What is being asked :: Take from the entries below the stretch from the line with "win8.1系统删除文件非常慢的解决方法" through the line with "トイレブラシ トイレブラスケース 2点セット", and return it exactly, leaving the pictures out.

Data for processing Block Start

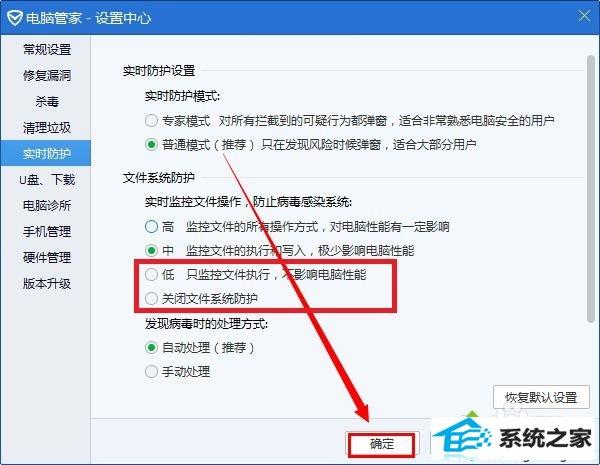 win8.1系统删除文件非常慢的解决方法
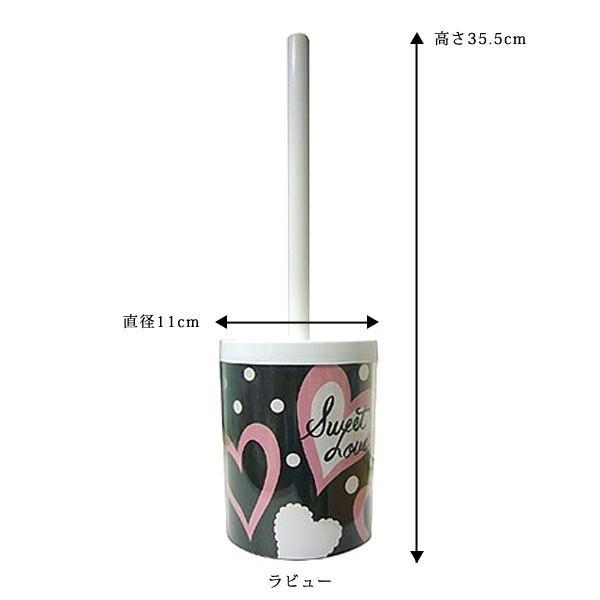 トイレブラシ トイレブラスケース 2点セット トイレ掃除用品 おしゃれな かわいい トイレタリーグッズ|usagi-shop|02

Data for processing Block End
Data for processing Block Start

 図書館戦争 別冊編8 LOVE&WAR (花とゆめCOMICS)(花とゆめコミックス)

Data for processing Block End

Your solution ::
 win8.1系统删除文件非常慢的解决方法
 トイレブラシ トイレブラスケース 2点セット トイレ掃除用品 おしゃれな かわいい トイレタリーグッズ|usagi-shop|02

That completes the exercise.